__EXERCISE DESCRIPTION__
Duplicate every one of the entries below word for word, keeping each line unchanged.

__EXERCISE MATERIALS__
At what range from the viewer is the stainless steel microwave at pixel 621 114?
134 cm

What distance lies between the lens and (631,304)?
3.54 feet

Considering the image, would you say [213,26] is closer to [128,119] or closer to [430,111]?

__FINISHED ANSWER__
At what range from the viewer is the stainless steel microwave at pixel 621 114?
134 cm

What distance lies between the lens and (631,304)?
3.54 feet

Considering the image, would you say [213,26] is closer to [128,119] or closer to [430,111]?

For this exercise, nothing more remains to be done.